Сара признала победу Луки и собственное поражение, отрицательно мотая головой, коря себя за то, что не смогла сдержать гнев. Авось получилось бы выкрутиться?
— Тебя подвезти? — спросил он с откровенным издевательством.
Сара подняла глаза: — Допустим, я соглашусь и что дальше? Зачем тебе это?
— А дальше твоё согласие спасёт множество еврейских жизней, в том числе и ту, что растрачивает твоё юное тельце зазря.
Сара нервно облизнула сухие губы и покачала головой: — Не надо меня шантажировать, хорошо? Я знаю тебя много лет, родственничек!
Лука улыбнулся и посмотрел Саре в глаза. Она знала этот взгляд, рассеянный и туманный, знакомый с детства. Сара лучше всех понимала, на что способен этот Лука, но она просто внутренне не верила, что он действительно мог заполучить её таким бессмысленным и жестоким способом.
Она достаточно часто отбивалась от него в детстве. В ней ещё жили воспоминания о тех временах, когда Лука пытался загнать её в угол в собственном доме и она чувствовала страх, животный страх, когда он смотрел на неё, и как она могла предполагать, что он думал о ней в сексуальном плане. Если бы отец знал половину этого, у него случился бы припадок и это вызвало бы столько неприятностей, что отзвуки ощущались бы на протяжении многих поколений. И её сестра — Дора, если бы она ведала, что творит её муж, то, как всегда, во всём обвинила бы Сару.
Она нервно сглотнула, но вида старалась не показывать: — Ты хочешь убить Алфи, потому что я хожу к нему за хлебом? Это какой-то вздор! Почему бы тебе не начать с молочника? Он и вовсе приходит на дом! Или с мясника? Я покупаю у него мясо, следственно, ложусь и под него! И в пекарню я хожу за тем же!
Лука весело посмеялся с острот Сары: — Соломонс настолько одурел, вероятно от любви к тебе, что забыл об элементарных правилах безопасности в гангстерском мире.
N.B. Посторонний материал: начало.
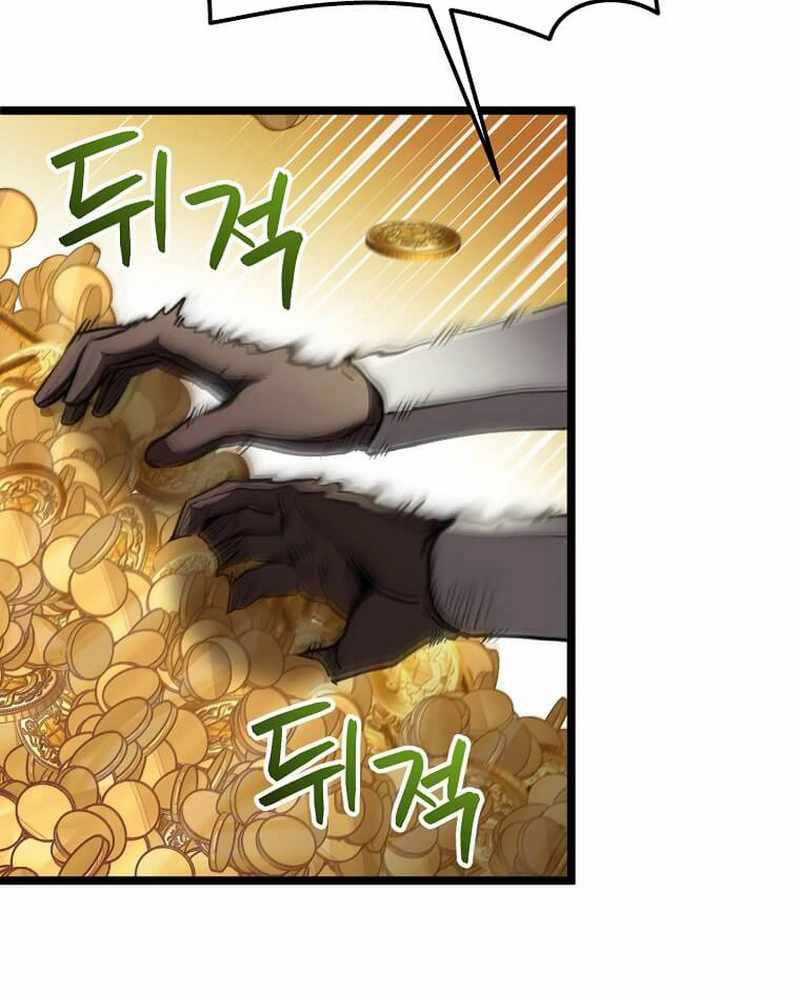 Ta Đoạt Bảo Ma Thần Chương 1 trang 116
Он набожный до мозга костей и перед тем как возлечь с тобой выдворяет из комнаты бестолкового пса, молится и задергивает окна тёмными шторами. Только за шторами отлично видно ваши сношающиеся тени! — последнюю фразу Лука хлестко выплюнул в лицо девушке.
— Порой, мне кажется, что он принципиально не скрывает ваших отношений, — задумался Лука, — Чего не скажешь о тебе.
— Знаешь, я хочу послать тебя в задницу, — прямо заявила Сара, приподнимаясь с места, поправляя платье, очерчивая себя крестом, — Прости меня, Господи!
Чангретта хмыкнул: — Тебя подвезти? Потому что я сейчас как раз туда и собираюсь, чтобы выдернуть Дарби из теплой постели и сообщить, что ты проводишь ночи с евреем, с его главным и злейшим врагом. Ром чертовски хорошо горит! Думаю, к полудню от «Пекарни» и Алфи Соломонса останется только тяжёлый смог над Камденом и горстка пепла! Будь внимательна по пути домой.
Сару пронзило животное беспокойство за Алфи. Губы её задрожали и Луку это польстило. Она боялась его правды и знала, кому поверит её отец.
— Посмотри на себя! — на лице Чангретты всё ещё держалось отвращение, когда он дёрнул девушку за грудки и притянул к себе, — Пачкаешь своё прекрасное итальянское тело об этого грязного, старого, пархатого жида! На нём живого места нет, где его не поразили бы язвы!
Сара молча смотрела в лицо Луки и содрогалась всем телом. Его острые черты казались ей самыми ужасными на свете, зелёные глаза злыми, а тонкие нитчатые губы вызывали у неё неприязнь, а лицо Соломонса чуть ли не идеалом. Разница была в том, что она смотрела на этих мужчин под разными призмами: ненависти и любви.
— Радует только одно: еврею осталось мучиться недолго! — закончил он.